History 246 Reading Guide

Women’s “Public” Activities:  Education, religion and reform

  • Kathryn Kish Sklar, “The Schooling of Girls and Changing Community Values in Massachusetts Towns, 1750-1820,” History of Education Quarterly 33.4 (Winter 1993), 511-542.  JSTOR
  • Nancy Beadie, “Emma Willard’s Idea Put to the Test:  The Consequences of State Support of Female Education in New York, 1819-67,” History of Education Quarterly 33.4 (Winter 1993), 543-562.  JSTOR

Further reading:

  • Lori D. Ginzberg, “‘Moral Suasion Is Moral Balderdash’:  Women, Politics, and Social Activism in the 1850s,” Journal of American History 73.3 (1986), 601-622.   JSTOR
  • Carroll Smith-Rosenberg, “Beauty, the Beast, and the Militant Woman,” American Quarterly 23 (1971), 562-584.  JSTOR
  • Mary Ryan, “The Power of Women’s Networks:  A Case Study of Female Moral Reform in Antebellum America,” Feminist Studies 5 (1979), 66-85.

Questions:

  • According to Kathryn Kish Sklar, what were the characteristics of the communities that were most “hostile” to using public funds for schooling girls? How does Sklar account for their opposition (who made these decisions)? Was this primarily a gender phenomenon, a class phenomenon, or both? What were the consequences for young women (of all classes) of these decisions?
  • By contrast, which towns offered early and continuous support for female education? Why did these towns support female education?

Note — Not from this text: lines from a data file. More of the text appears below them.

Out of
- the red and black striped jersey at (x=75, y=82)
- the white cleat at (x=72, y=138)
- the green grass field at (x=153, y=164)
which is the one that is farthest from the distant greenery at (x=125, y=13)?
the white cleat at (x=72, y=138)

What role did women and families play in promoting the opportunities for girls, and why?
  • According to Nancy Beadie, why did Emma Willard believe that female institutions required state support? What situation was she trying to correct? What arguments did she make to support her cause?
  • How did young women actually benefit from state supported institutions? How did state support alter their educational (and occupational) opportunities? What were the costs to women of state oversight?

Further reading:

  • According to Lori Ginzberg, what had women, involved in benevolent work in the 1830s, seen as the source of their “power”? How did that source shape their vision of what they could achieve? How did that conviction change, and why?
  • By the 1850s, by what processes did women see social change in American society taking place? What were the immediate consequences of those changes for women’s benevolent reform efforts? What longer-term realizations accompanied those changes?